=== WORK TO DO ===
Rewrite the passage about a single state from "What follows is" to "effectively get there.", substituting "diplomatic stalemate" for "political paralysis".

─── PROVIDED PASSAGE

But with the two-state solution gone, apartheid unacceptable and a Middle Eastern economic confederation a distant vision, it seems time to seriously consider the only alternative available to us at this time: the creation of a single state between the Mediterranean and the Jordan River. To be sure, the idea has been raised before, but it remains ambiguous. There are fundamental variations and disagreements even among one-state proponents themselves. Political clarity is vital, especially if such a solution is – or is not – inclusive of Israelis. Indeed, does post-apartheid South Africa inspire our joint aspirations or is Algeria the model, whereby the Israeli “colonists” (if they are that) leave or are driven out when Palestine is liberated? If the state is to be inclusive, should it be a unitary democratic state, a bi-national one or a combination? Will the solution be one defined purely by politics, or will the rights and obligations of all parties be guided indeed by international law and human rights treaties?
What follows is ICAHD’s attempt to exploit the current political paralysis to kindle a searching and honest discussion over where we are headed – and, as civil society actors, how we can effectively get there.
From “No Occupation” to “Prolonged Occupation” to “de jure Annexation”

──────
─── RECORDED DATA

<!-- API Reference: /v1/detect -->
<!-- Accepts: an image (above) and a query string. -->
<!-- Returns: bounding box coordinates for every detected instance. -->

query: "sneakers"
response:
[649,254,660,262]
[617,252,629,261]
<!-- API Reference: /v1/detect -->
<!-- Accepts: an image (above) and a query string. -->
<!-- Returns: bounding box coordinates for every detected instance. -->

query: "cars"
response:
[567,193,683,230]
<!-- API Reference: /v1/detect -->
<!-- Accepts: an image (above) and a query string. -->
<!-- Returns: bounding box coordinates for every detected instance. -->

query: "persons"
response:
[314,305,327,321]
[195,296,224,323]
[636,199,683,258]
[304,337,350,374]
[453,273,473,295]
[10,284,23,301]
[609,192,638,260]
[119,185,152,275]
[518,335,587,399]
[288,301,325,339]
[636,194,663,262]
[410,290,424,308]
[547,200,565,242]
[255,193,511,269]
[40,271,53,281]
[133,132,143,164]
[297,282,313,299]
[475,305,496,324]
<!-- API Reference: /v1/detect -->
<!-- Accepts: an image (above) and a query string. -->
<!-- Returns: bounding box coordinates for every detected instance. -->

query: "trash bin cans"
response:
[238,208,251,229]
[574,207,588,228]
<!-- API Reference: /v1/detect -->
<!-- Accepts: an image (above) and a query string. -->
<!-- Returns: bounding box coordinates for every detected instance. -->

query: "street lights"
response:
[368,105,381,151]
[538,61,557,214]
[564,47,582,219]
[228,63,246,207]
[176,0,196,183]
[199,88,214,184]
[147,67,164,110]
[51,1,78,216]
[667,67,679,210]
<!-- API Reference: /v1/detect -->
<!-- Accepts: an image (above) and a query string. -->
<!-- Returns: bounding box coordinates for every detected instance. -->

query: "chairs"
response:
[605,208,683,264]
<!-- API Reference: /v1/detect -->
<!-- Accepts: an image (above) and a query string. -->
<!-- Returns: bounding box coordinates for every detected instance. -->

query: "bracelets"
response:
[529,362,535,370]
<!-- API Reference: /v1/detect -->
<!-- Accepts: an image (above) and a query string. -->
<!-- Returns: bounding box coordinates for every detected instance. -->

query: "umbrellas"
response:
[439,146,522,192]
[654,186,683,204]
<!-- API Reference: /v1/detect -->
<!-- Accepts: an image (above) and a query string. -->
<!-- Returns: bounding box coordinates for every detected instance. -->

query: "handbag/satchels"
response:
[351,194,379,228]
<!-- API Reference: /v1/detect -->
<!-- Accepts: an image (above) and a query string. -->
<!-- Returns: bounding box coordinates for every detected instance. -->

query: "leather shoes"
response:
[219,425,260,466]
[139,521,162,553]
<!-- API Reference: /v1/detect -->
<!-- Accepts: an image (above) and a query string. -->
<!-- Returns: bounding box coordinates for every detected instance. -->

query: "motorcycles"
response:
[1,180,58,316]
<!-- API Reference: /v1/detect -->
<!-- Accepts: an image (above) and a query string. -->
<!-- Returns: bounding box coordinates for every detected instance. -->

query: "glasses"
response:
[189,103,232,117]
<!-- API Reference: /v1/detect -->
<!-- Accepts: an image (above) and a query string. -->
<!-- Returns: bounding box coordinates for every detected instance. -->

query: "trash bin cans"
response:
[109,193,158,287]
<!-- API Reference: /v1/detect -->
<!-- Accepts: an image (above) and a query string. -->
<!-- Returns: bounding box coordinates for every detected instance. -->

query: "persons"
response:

──────

=== EXPECTED ANSWER ===
What follows is ICAHD’s attempt to exploit the current diplomatic stalemate to kindle a searching and honest discussion over where we are headed – and, as civil society actors, how we can effectively get there.